Text excerpt |

START

Professor Fairchild quotes these lines from Whitman, and a few of the many
passages of the same purport from Coleridge and Wordsworth. They are all
summed up in Coleridge's heart-broken

  "Oh, Lady, we receive but what we give,
  And in our life alone does Nature live."

This "animism," or identifying imagination, by means of which the child or
the primitive man or the poet transfers his own life into the unorganic or
organic world, is one of the oldest and surest indications of poetic
faculty, and as far as we can see, it is antecedent to the use of verbal
images or symbols.

Another characteristic of the poetic temperament, allied with the
preceding, likewise seems to belong in the region where words are not as
yet emerging above the threshold of consciousness. I mean the strange
feeling, witnessed to by many poets, of the fluidity, fusibility,
transparency--the infinitely changing and interchangeable aspects--of the
world as it appears to the senses. It is evident that poets are not
looking--at least when in this mood--at our "logical" world of hard, clear
fact and law. They are gazing rather at what Whitman called "the eternal
float of solution," the "flowing of all things" of the Greeks, the
"river within the river" of Emerson. This tendency is peculiarly marked,
of course, in artists possessing the "diffluent" type of imagination, and
Romantic poets and critics have had much to say about it. The imagination,
said Wordsworth, "recoils from everything but the plastic, the pliant, the
indefinite."
[Footnote: Preface to 1815 edition of his _Poems_.]
"Shakespeare, too," says Carlye,
[Footnote: Essay on Goethe's Works.]
"does not look _at_ a thing, but into it, through it; so that he
constructively comprehends it, can take it asunder and put it together
again; _the thing melts as it were, into light under his eye, and anew
creates itself before him_. That is to say, he is a Poet. For Goethe, as
for Shakespeare, _the world lies all translucent, all fusible_ we might
call it, encircled with _Wonder_; the Natural in reality the Supernatural,
for to the seer's eyes both become one."

In his essay on Tieck Carlyle remarks again upon this characteristic of
the mind of the typical poet: "He is no mere observer and compiler;
rendering back to us, with additions or subtractions, the Beauty which
existing things have of themselves presented to him; but a true Maker, to
whom the actual and external is but the excitement for ideal creations
representing and ennobling its effects."

END

Provided data |
START

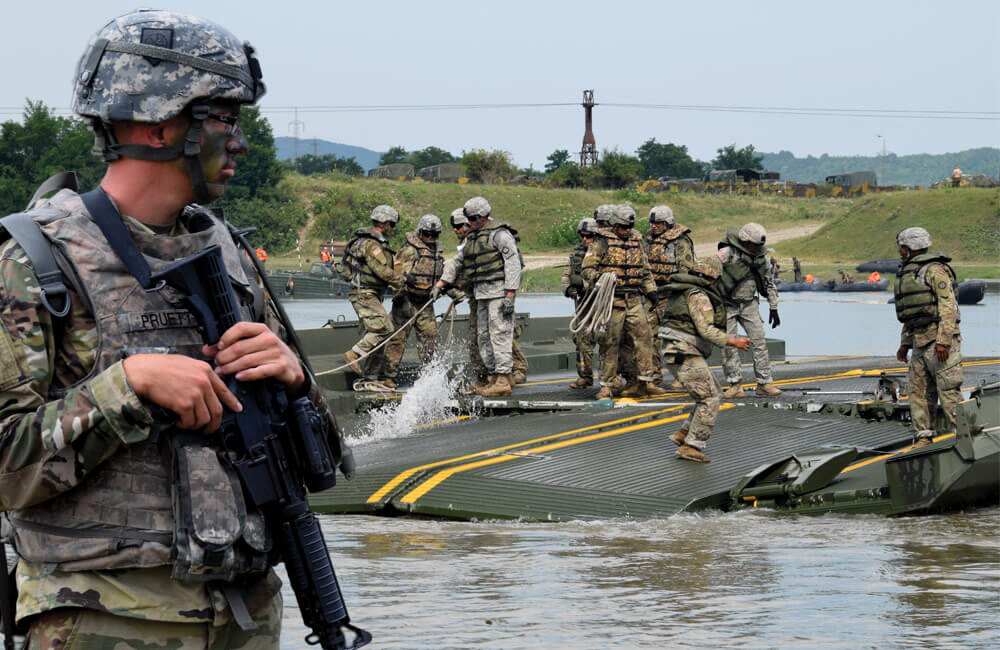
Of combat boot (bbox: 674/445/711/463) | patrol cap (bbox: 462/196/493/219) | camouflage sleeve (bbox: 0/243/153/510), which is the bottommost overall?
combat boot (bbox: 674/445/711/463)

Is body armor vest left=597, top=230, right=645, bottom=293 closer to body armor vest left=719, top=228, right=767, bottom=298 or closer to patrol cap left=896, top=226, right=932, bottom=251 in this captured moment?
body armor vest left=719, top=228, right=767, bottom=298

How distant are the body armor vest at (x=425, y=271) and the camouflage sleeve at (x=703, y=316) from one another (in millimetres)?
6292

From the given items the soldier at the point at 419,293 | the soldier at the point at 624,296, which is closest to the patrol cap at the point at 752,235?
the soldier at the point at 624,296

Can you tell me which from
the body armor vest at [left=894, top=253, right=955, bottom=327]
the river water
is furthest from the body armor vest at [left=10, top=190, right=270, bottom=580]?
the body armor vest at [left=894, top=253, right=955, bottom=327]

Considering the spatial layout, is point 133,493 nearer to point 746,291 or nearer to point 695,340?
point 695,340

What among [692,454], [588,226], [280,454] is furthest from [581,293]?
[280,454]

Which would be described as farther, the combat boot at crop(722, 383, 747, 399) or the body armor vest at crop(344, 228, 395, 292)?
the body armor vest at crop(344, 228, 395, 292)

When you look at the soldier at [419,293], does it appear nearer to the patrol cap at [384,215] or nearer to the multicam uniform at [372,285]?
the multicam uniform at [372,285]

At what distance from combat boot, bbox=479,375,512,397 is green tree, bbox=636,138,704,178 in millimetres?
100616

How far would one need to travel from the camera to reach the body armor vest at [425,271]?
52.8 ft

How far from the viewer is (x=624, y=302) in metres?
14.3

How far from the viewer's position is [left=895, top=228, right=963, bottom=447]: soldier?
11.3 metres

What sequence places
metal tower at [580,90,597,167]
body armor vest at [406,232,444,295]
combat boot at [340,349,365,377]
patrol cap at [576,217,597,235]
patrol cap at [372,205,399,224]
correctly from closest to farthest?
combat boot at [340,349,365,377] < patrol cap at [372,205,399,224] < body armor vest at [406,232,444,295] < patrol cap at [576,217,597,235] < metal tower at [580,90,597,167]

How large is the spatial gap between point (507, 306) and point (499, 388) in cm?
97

END
START

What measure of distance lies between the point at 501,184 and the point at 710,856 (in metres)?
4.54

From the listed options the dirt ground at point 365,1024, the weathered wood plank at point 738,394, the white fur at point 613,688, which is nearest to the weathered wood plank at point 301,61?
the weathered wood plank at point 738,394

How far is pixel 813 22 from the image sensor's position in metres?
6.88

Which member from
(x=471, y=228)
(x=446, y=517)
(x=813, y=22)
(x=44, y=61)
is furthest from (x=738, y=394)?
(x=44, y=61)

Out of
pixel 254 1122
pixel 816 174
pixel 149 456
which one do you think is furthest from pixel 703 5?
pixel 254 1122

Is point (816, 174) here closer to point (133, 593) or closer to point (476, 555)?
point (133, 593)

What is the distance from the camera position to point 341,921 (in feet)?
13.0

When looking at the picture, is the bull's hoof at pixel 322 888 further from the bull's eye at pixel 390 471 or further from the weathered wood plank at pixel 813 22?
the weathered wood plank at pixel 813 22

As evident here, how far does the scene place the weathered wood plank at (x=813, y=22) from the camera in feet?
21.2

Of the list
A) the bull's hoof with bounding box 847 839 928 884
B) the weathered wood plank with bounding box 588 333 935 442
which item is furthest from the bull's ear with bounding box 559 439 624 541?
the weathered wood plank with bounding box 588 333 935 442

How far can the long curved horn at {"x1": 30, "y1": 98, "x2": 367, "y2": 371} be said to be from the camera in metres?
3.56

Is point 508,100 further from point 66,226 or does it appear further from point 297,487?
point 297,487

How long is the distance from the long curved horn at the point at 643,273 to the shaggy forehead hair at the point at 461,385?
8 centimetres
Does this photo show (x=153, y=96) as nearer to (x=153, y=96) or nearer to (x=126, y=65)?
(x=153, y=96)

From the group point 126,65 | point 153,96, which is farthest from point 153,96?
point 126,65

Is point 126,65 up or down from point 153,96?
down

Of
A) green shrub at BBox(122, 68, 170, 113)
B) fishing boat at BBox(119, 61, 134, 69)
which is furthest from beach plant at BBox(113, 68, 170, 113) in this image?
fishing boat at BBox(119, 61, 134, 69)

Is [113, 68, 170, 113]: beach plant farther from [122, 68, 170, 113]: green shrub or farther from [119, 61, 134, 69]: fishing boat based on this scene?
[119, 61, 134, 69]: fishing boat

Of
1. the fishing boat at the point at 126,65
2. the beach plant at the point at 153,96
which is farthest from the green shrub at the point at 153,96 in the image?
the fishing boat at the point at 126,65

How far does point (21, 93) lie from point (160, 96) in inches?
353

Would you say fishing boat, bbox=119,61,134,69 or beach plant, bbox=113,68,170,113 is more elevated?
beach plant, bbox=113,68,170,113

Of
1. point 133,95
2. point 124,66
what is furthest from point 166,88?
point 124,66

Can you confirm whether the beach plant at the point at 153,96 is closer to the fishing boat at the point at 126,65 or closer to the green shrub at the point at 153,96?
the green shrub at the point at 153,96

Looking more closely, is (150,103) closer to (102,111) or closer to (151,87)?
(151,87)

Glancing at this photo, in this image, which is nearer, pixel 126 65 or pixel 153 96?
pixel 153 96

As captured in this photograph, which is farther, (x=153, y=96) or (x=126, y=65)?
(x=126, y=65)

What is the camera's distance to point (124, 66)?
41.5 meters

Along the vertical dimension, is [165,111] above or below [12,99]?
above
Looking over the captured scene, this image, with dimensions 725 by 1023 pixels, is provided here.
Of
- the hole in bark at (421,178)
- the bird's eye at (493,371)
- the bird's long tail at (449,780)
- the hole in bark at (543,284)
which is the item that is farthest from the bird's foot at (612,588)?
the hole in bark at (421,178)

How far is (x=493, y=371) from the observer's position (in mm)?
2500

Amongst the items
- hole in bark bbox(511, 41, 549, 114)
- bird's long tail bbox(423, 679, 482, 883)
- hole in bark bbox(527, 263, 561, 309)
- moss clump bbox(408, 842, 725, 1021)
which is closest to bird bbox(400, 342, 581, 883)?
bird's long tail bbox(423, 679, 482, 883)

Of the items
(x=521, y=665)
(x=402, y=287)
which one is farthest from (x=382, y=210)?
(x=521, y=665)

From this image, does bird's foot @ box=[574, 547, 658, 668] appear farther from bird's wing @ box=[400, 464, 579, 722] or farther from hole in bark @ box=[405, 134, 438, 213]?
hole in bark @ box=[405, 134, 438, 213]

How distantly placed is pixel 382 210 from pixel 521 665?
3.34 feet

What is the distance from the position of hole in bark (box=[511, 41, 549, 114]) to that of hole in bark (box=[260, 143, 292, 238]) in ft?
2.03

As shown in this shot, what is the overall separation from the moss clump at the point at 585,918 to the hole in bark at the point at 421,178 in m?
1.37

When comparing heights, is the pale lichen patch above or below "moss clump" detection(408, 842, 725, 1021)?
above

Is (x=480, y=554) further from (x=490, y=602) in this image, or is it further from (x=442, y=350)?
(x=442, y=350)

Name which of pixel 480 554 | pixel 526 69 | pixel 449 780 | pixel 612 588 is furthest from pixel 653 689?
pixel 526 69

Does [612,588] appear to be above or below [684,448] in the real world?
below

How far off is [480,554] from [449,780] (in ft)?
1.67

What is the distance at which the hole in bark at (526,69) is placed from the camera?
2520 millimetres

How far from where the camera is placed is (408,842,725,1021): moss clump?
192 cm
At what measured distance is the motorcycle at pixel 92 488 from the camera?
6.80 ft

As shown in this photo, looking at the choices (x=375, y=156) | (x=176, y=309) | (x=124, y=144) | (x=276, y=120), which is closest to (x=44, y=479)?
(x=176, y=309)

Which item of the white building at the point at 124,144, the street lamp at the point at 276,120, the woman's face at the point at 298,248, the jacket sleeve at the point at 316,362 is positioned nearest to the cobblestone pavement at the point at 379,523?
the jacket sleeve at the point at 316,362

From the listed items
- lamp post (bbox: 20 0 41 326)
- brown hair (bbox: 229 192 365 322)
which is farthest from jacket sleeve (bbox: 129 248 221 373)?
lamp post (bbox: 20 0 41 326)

END

Tasks for this exercise |
• a. In the passage on poetic imagination, what does Wordsworth say the imagination recoils from?
• b. For each statement, say whether it agrees with the passage on poetic imagination, and quote the words that decide it: (i) Carlyle says Shakespeare looks at a thing rather than into it. (ii) Animism is called one of the oldest and surest indications of poetic faculty. (iii) Carlyle's remark about the poet as a true Maker comes from his essay on Tieck.
• c. Continue the passage on poetic imagination from the end of its last sentence.

Answers |
• a. Everything but the plastic, the pliant, the indefinite.

• b.
(i) No: "but into it, through it"
(ii) Yes: "one of the oldest and surest indications of poetic faculty"
(iii) Yes: "In his essay on Tieck Carlyle remarks again upon this characteristic"

• c.
Coleridge's formula is briefer still; the imagination "dissolves,
diffuses, dissipates, in order to re-create."
[Footnote: _Biographia Literaria_.]

Such passages help us to understand the mystical moments which many poets
have recorded, in which their feeling of "diffusion" has led them to doubt
the existence of the external world. Wordsworth grasping "at a wall or
tree to recall myself from this abyss of idealism to the reality," and
Tennyson's "weird seizures" which he transferred from his own experience
to his imaginary Prince in _The Princess_, are familiar examples of this
type of mysticism. But the sense of the infinite fusibility and change in
the objective world is deeper than that revealed in any one type of
diffluent imagination. It is a profound characteristic of the poetic
mind as such. Yet it should be remembered that the philosopher and
the scientist likewise assert that ours is a vital, ever-flowing,
onward-urging world, in the process of "becoming" rather than merely
"being." "We are far from the noon of man" sang Tennyson, in a
late-Victorian and evolutionary version of St. John's "It doth not
yet appear what we shall be." "The primary imagination," asserted
Coleridge, "is a repetition in the finite mind of the eternal act of
creation in the infinite _I am_."
[Footnote: _Biographia Literaria_, chap. 13.]
Here, evidently, unless the "God-intoxicated" Coleridge is talking
nonsense, we are in the presence of powers that do not need as yet any use
of verbal symbols.


_4. Verbal Images_

The plasticity of the world as it appears to the mind of the poet is
clearly evidenced by the swarm of images which present themselves to the
poet's consciousness. In the re-presentation of these pictures to us the
poet is forced, of course, to use verbal images. The precise point at
which he becomes conscious of employing words no doubt varies with the
individual, and depends upon the relative balance of auditory, visual or
tactile images in his mind. Swinburne often impresses us as working
primarily with the "stuff" of word-sounds, as Browning with the stuff of
sharp-cut tactile or motor images, and Victor Hugo with the stuff of
visual impressions. But in each case the poet's sole medium of _expression
to us_ is through verbal symbols, and it is hard to get behind these into
the real workshop of the brain where each poet is busily minting his own
peculiar raw material into the current coin of human speech.

Nevertheless, many poets have been sufficiently conscious of what is going
on within their workshop to tell us something about it. Professor
Fairchild has made an interesting collection
[Footnote: _The Making of Poetry_, pp. 78, 79.]
of testimony relating to the tumultuous crowding of images, each
clamoring, as it were, for recognition and crying "take me!" He instances,
as other critics have done, the extraordinary succession of images by
which Shelley strives to portray the spirit of the skylark. The similes
actually chosen by Shelley seem to have been merely the lucky candidates
selected from an infinitely greater number. In Francis Thompson's
captivating description of Shelley as a glorious child the reader is
conscious of the same initial rush of images, although the medium of
expression here is heightened prose instead of verse:
[Footnote: _Dublin Review_, July, 1908.]

  "Coming to Shelley's poetry, we peep over the wild mask of
  revolutionary metaphysics, and we see the winsome face of the child.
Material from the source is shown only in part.